I have a rather complex game, whose expected value I need to find. Given is a binary random value with probability for success p (lets say an unfair coin with probability of landing heads p and tails 1-p, p<<0,5) The rules of the games are the following: you start by betting 1 euro, a multiplier = 1 and 15 tosses. Each time you land heads (less likely option) you receive 15 more tosses (added to the remaining one you have) and your multiplier increases by 1. Landing tails doesn't give you anything, you've just lost one toss. Your multiplier can grow up to 5, and each time you land a head after achieving a multiplier of 5 adds new 15 tosses, but does not increase the multiplier further. I am seeking for the expected multiplier of the game.

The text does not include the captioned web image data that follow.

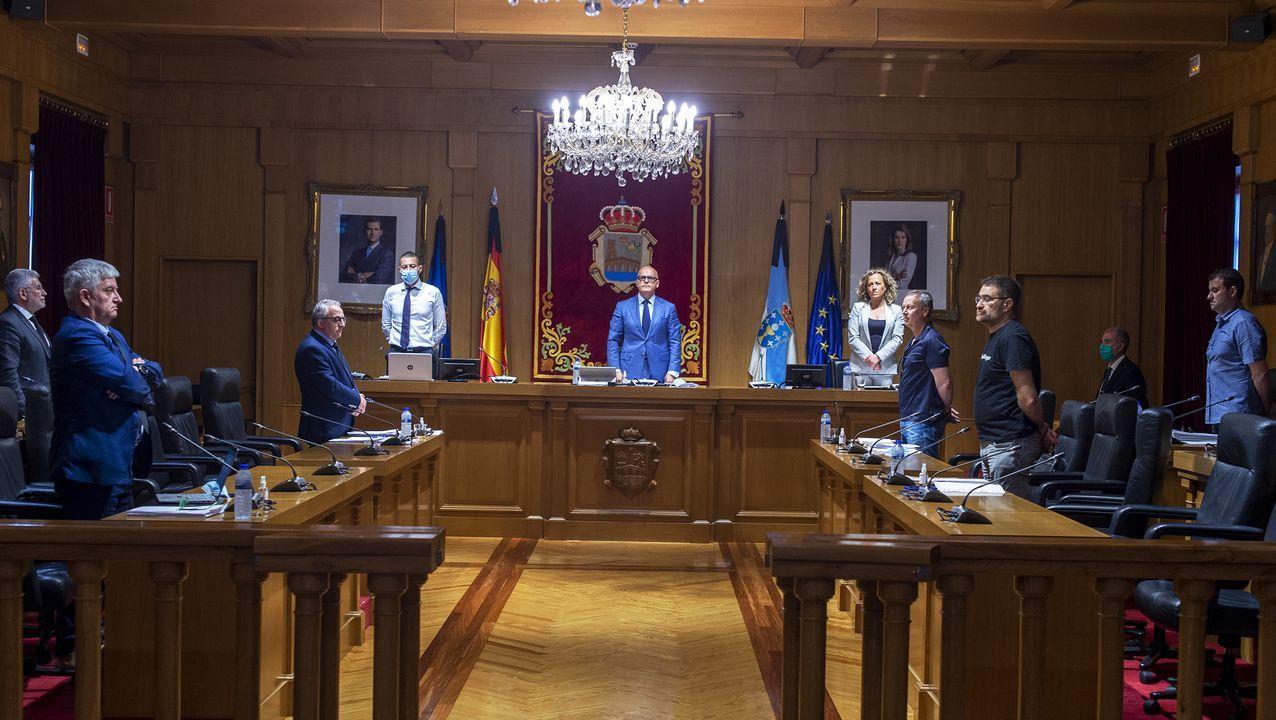 Minuto de silencio en el pleno de la Diputación ourensana
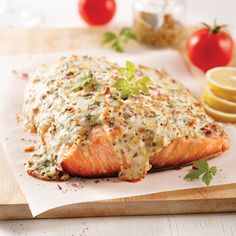 Filet de saumon gratiné - Je Cuisine Fish Dishes, Main Dishes, Fish Recipes, Snack Recipes, Confort Food, Salmon Fillets, Baked Salmon, I Foods, Healthy Snacks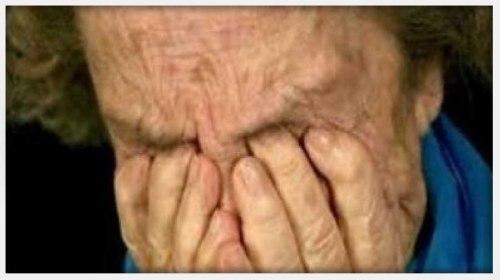 Μεγάλο ήταν το σοκ για μία 85χρονη η οποία ενώ περίμενε αναδρομικά το ΕΚΑΣ πήγε στην τράπεζα και είδε το υπόλοιπο του λογαριασμού της.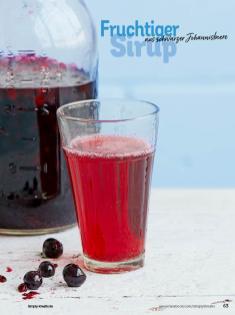 Rezept - Fruchtiger Sirup aus schwarzer Johannisbeere - Simply Kochen Sonderheft Sommerrezepte 01/2020
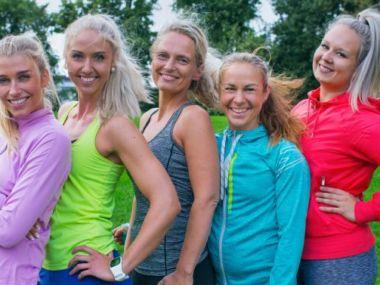 Henkilökuva: 5 naista värikkäissä jumppavaatteissa.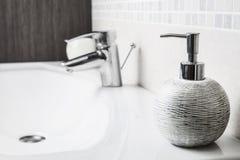 卫生间肥皂分配器 免版税库存照片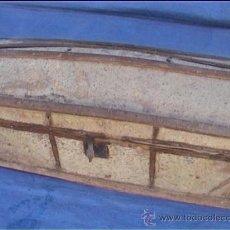 Antigüedades: BAUL PIEL VACA AJUAR MONJAS SANTA MARIA DE CASBAS SXIX. Lote 21156627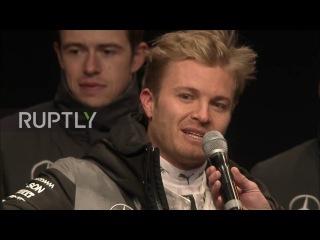 Германия: Нико Росберг завершает работу Ф1 после того, как стать чемпионом мира.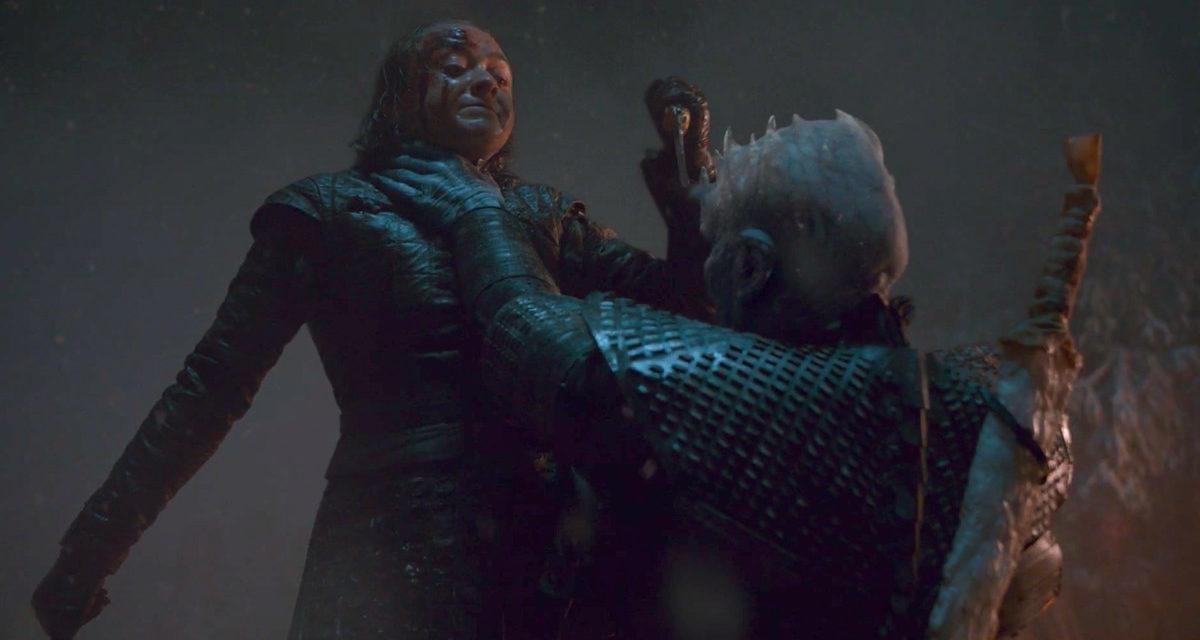 Aparador borde bolita  Arya Stark Pulls a Michael Jordan Midair Hand Switch in Game of Thrones -  Chapelboro.com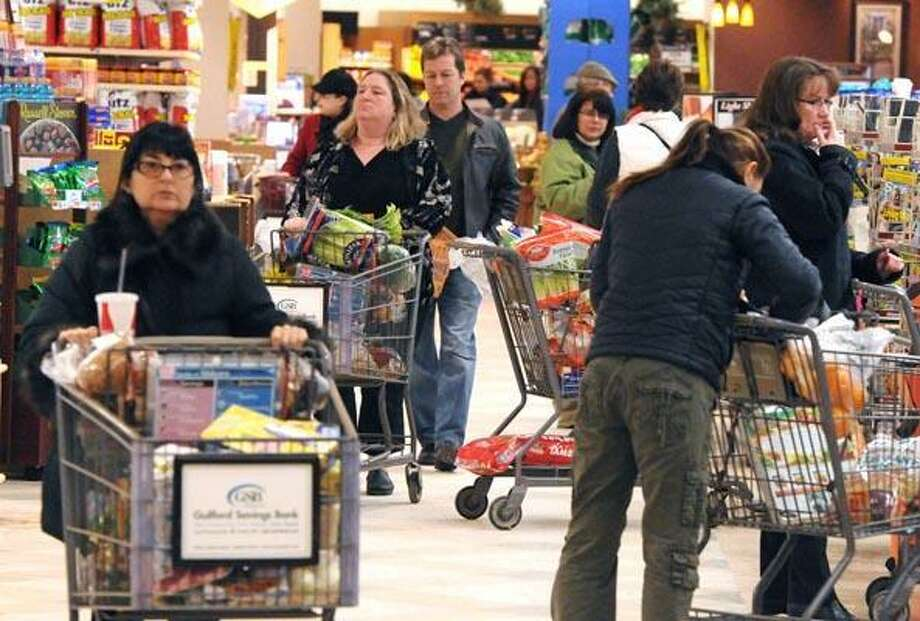 Guilford--Shoppers at Big Y in Guilford on Thursday afternoon.  Photo by Brad Horrigan/New Haven Register-01/20/10.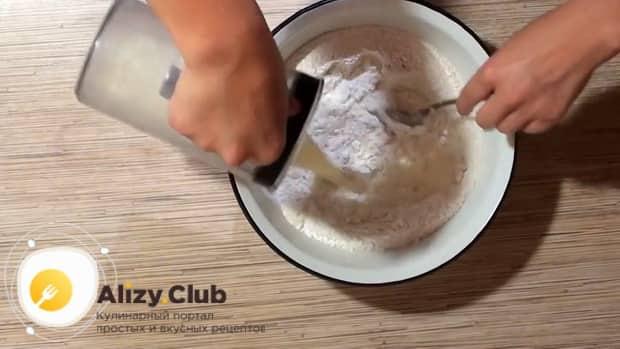 Пирожки с ревенем можно приготовить из дрожжевого теста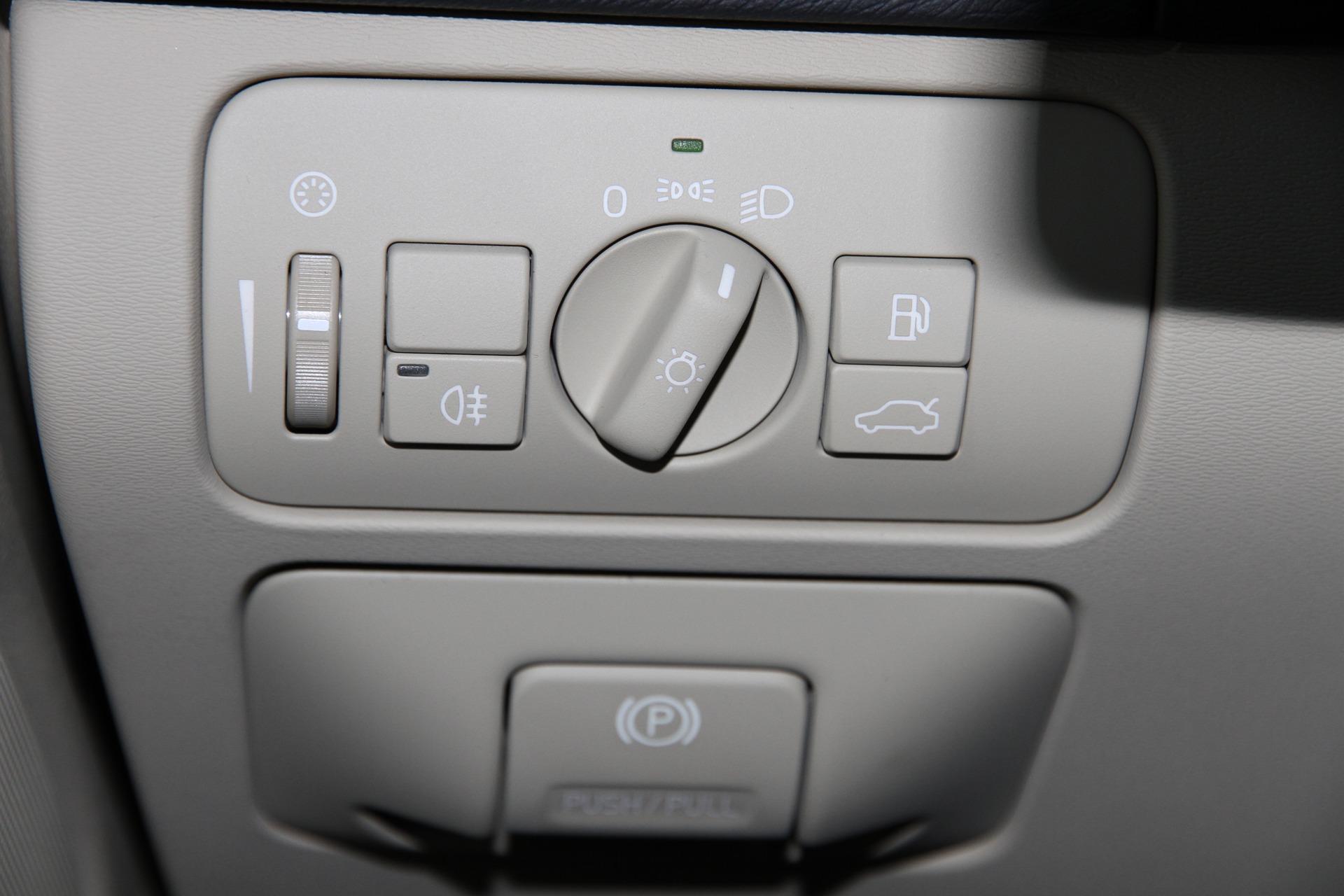 вольво v60 кнопка открывания бензобака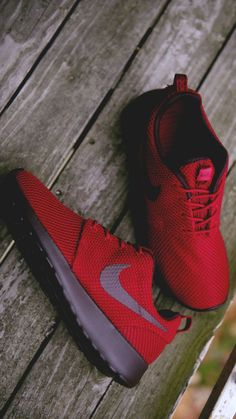 Nike Roshe Run Casual Red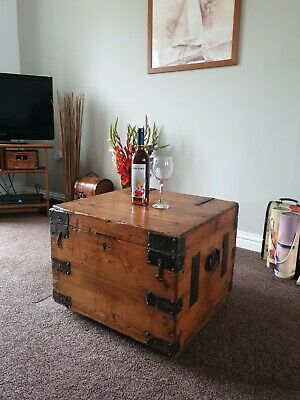 Antique blanket box/antique COFFEE TABLE Stripped pine BOX /country/farmhouse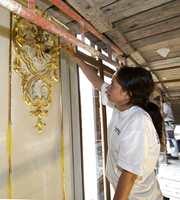 Gulldekor blir påført med fin pensel av Stine Aamot hos malermester M. Bratfoss.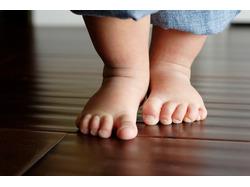 Первые шаги малыша. Когда их ждать?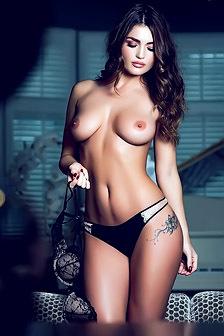 India Reynolds Posing Topless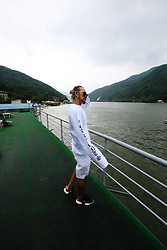 INWON LEE - Byther Black Frame Blue Lens Sunglasses, Byther English Lettering Detail Long Sleeve T Shirt - Long White in the River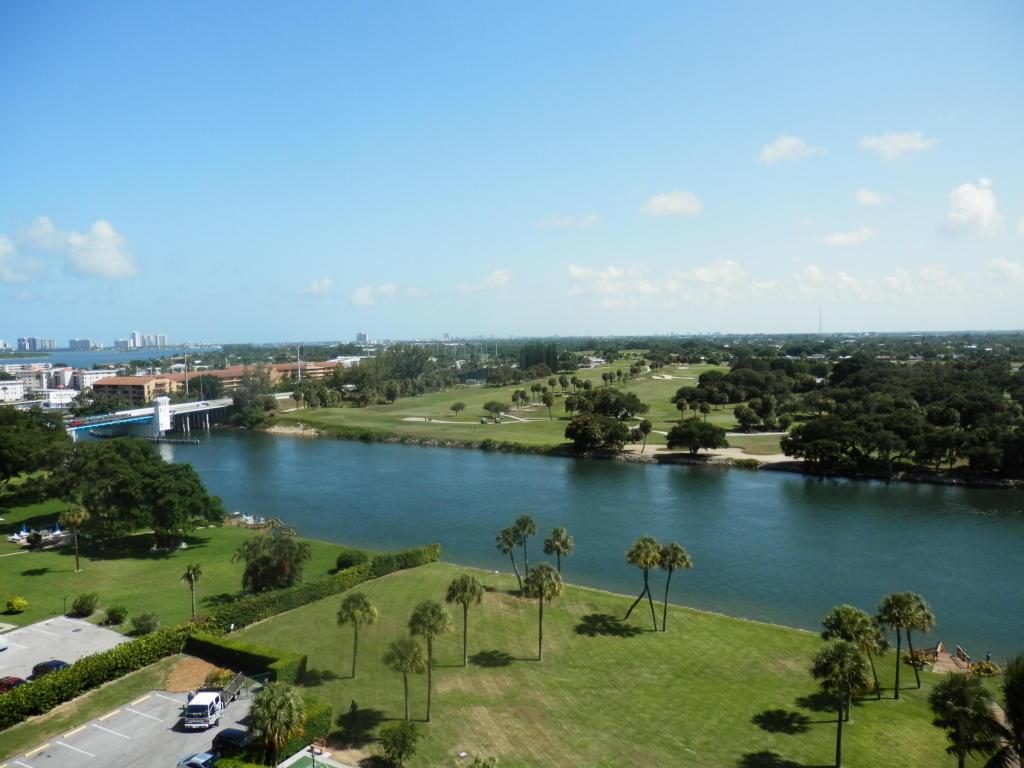 336 Golfview Road #PH5, North Palm Beach, FL 33408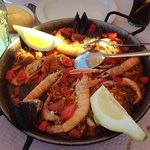 the amazing seafood paella!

I started by building a Markov Chain table A[i,j] for the probability of spin j to have multiplier i: A[1,1] = 1, A[1,2] = 1-p, A[2,2] = p, A[1,3] = (1-p)*(1-p), etc... We have 15 initial spins then each A[i, 15+i] = 0. But I am still stuck of deriving the Avg MP from the table. Any help will be much appreciated!
Thanks!
EDIT: I forgot to say, at each toss you win your bet x Multiplier, so actually, I am looking for the EV of the game, but I think it can be presented as finding the average MP of the game and the average number of tosses, so in the end the EV should be their product. I know how to find the Avg number of tosses, and my main issue is the AVG MP.